JORF n°0254 du 31 octobre 2012

Délibération n° 2012-114 du 12 avril 2012

La Commission nationale de l'informatique et des libertés,

Saisie pour avis par le ministère du travail, de l'emploi et de la santé d'un projet de décret autorisant la création d'un traitement de données à caractère personnel relatif à la gestion des fraudes au régime général de l'assurance vieillesse ;

Vu la convention n° 108 du 28 janvier 1981 du Conseil de l'Europe pour la protection des personnes à l'égard du traitement automatisé des données à caractère personnel ;

Vu la directive 95/46/CE du Parlement européen et du Conseil du 24 octobre 1995 relative à la protection des personnes physiques à l'égard du traitement des données à caractère personnel et à la libre circulation de ces données ;

Vu le code de la sécurité sociale, notamment ses articles L. 114-9 et suivants, L. 114-16-1 à 3 et L. 224-14 ;

Vu la loi n° 78-17 du 6 janvier 1978 relative à l'informatique, aux fichiers et aux libertés modifiée, et notamment son article 27-1 (1°) ;

Vu le décret n° 2005-1309 du 20 octobre 2005 pris pour l'application de la loi n° 78-17 du 6 janvier 1978 relative à l'informatique, aux fichiers et aux libertés modifié ;

Après avoir entendu M. Philippe GOSSELIN, commissaire, en son rapport et Mme Elisabeth ROLIN, commissaire du Gouvernement, en ses observations ;

Formule les observations suivantes :

La Commission nationale de l'informatique et des libertés a été saisie par le ministère du travail, de l'emploi et de la santé d'une demande d'avis sur un projet de décret l'autorisant à constituer et à gérer une base d'informations sur les dossiers des auteurs et acteurs de fraudes dénommée « système national de gestion des fraudes ».

Présentation du système national de gestion des fraudes :

La commission prend acte que le projet de décret qui lui est soumis a pour objet d'autoriser la mise en place d'un « système national de gestion des fraudes » (SNGF) commises au préjudice des organismes de la branche retraite au régime général.

A titre liminaire, elle souligne que le traitement SNGF désigne en réalité un système de gestion des alertes relatives aux fraudes et de signalement des fraudes avérées.
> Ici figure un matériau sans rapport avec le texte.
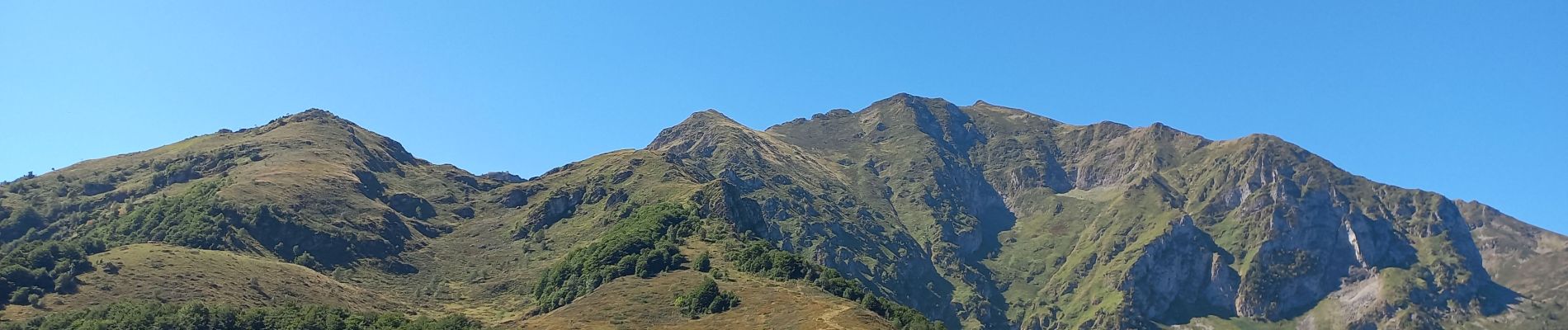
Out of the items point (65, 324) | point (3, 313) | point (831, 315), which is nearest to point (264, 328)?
point (65, 324)

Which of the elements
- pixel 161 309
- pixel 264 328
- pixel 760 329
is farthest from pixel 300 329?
pixel 760 329

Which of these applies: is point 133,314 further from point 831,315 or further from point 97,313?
point 831,315

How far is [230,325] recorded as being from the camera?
642ft

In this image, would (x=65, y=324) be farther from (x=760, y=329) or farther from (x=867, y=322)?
(x=867, y=322)

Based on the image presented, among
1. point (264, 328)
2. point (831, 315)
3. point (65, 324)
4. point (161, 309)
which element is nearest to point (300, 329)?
point (264, 328)

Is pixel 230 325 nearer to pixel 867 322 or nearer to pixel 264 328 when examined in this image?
pixel 264 328

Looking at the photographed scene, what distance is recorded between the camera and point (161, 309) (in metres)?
197

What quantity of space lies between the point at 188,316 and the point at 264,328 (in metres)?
13.5

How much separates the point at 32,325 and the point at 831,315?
145203 mm

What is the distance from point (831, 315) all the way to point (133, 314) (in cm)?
12952

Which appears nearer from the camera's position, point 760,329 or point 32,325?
point 32,325

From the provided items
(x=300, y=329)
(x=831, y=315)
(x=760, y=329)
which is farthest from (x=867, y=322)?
(x=300, y=329)

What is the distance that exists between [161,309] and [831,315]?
5010 inches

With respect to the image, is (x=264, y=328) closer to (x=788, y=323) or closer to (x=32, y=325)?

C'est pourquoi elle propose au ministère de modifier le nom du traitement mis en œuvre en ce sens.

Le système national de gestion des fraudes (SNGF) sera composé de deux applications :

― l'outil de gestion des alertes (OGEDA), géré par la CNAV ;

― la base nationale de signalement des fraudes (BNSF), gérée par la CNAV, et donnant lieu à une information ponctuelle de ses partenaires.
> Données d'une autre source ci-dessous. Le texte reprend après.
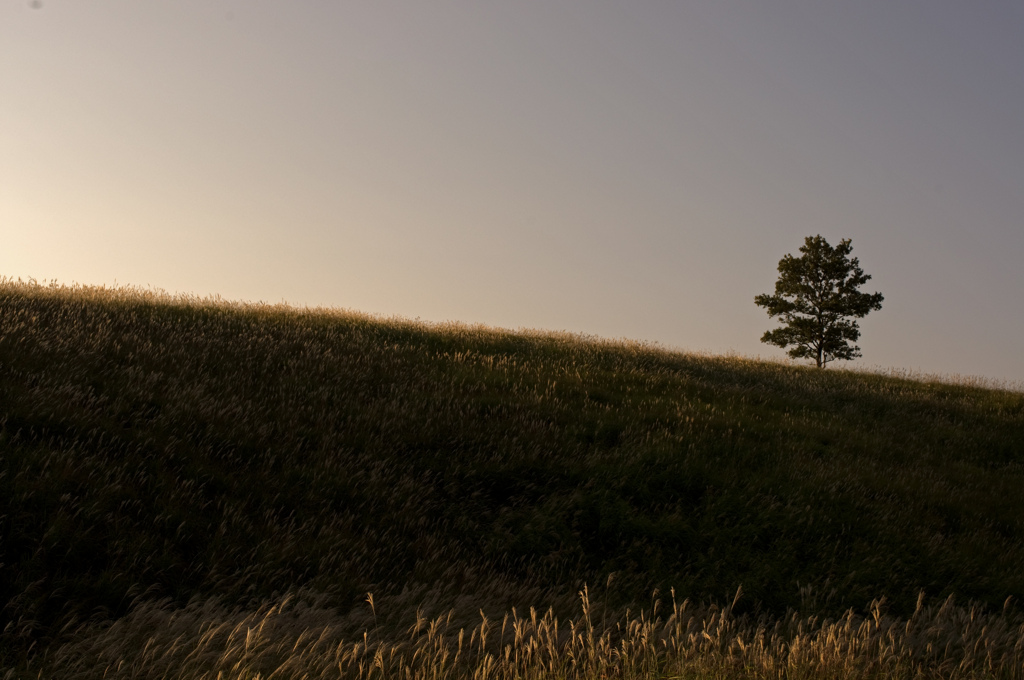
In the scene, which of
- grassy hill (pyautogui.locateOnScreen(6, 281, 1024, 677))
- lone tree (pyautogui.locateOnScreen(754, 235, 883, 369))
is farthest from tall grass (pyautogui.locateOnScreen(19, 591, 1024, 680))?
lone tree (pyautogui.locateOnScreen(754, 235, 883, 369))

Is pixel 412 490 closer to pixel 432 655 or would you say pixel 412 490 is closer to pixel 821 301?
pixel 432 655

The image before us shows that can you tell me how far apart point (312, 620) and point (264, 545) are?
5.28 ft

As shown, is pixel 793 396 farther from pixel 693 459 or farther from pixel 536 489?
pixel 536 489

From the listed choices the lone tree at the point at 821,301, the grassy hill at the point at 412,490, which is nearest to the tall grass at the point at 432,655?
the grassy hill at the point at 412,490

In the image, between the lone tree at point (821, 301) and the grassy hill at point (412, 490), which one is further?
the lone tree at point (821, 301)

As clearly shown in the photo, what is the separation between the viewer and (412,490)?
8.37m

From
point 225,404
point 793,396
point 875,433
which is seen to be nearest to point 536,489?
point 225,404

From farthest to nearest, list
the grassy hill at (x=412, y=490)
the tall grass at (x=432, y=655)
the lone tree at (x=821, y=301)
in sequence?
the lone tree at (x=821, y=301)
the grassy hill at (x=412, y=490)
the tall grass at (x=432, y=655)

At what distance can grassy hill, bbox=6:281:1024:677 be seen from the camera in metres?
5.80

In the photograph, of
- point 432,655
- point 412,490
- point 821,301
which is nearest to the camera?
point 432,655

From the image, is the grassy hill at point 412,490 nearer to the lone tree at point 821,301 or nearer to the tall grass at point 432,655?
the tall grass at point 432,655

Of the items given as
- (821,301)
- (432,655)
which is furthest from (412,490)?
(821,301)

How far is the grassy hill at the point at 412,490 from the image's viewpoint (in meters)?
5.80

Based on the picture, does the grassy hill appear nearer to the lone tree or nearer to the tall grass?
the tall grass
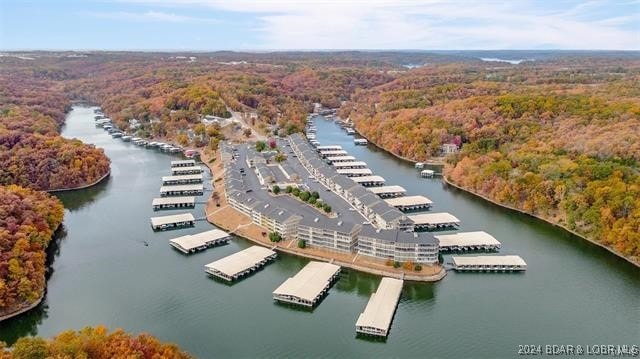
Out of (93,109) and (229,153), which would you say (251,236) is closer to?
(229,153)

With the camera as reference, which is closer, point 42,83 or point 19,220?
point 19,220

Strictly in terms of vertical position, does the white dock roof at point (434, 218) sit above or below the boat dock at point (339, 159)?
above

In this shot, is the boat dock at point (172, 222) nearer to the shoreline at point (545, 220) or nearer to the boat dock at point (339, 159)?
the boat dock at point (339, 159)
L'OGEDA poursuivra un objectif de lutte contre les fraudes commises au préjudice des organismes de la branche retraite en permettant la gestion des « tentatives de fraude » et des « fraudes, suspectées ou avérées » (art. 2-I du projet de décret). Il doit permettre :

― de collecter des informations relatives aux fraudeurs présumés, auteurs ou acteurs, à contrôler par les agents assermentés de la CNAV et d'organiser ces contrôles ;

― d'améliorer le ciblage des actions de contrôle à mener en proposant des critères d'identification des « risques de fraude ».
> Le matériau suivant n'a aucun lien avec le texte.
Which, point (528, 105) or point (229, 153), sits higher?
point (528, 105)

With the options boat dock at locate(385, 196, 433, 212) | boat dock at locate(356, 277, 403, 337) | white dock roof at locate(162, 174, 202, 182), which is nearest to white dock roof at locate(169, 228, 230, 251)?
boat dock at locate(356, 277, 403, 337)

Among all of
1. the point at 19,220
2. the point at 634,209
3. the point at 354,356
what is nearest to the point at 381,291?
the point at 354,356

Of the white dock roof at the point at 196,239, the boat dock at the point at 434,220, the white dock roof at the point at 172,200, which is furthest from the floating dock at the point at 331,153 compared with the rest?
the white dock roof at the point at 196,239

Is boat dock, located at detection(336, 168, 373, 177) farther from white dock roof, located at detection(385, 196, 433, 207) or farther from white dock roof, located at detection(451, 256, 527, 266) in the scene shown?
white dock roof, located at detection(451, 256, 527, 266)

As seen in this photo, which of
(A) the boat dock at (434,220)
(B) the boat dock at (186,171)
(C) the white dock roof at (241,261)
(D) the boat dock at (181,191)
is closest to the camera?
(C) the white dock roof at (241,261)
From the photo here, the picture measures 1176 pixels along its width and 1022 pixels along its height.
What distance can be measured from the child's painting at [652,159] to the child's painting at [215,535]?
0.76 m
La commission prend acte que la BNSF enregistrera l'ensemble des informations relatives aux auteurs ou acteurs de fraudes, c'est-à-dire dont la fraude sera avérée du fait :

― d'une part, d'un contrôle par des agents assermentés de la CNAV donnant lieu soit à une action visant à les exclure du bénéfice d'un droit ou d'une prestation soit à l'ouverture d'un contentieux ;

― d'autre part, d'une décision judiciaire définitive.

Elle demande au ministère du travail, de l'emploi et de la santé de modifier le dernier alinéa de l'article 241 du projet de décret afin de définir les notions d'auteurs, d'acteurs et de fraude avérée.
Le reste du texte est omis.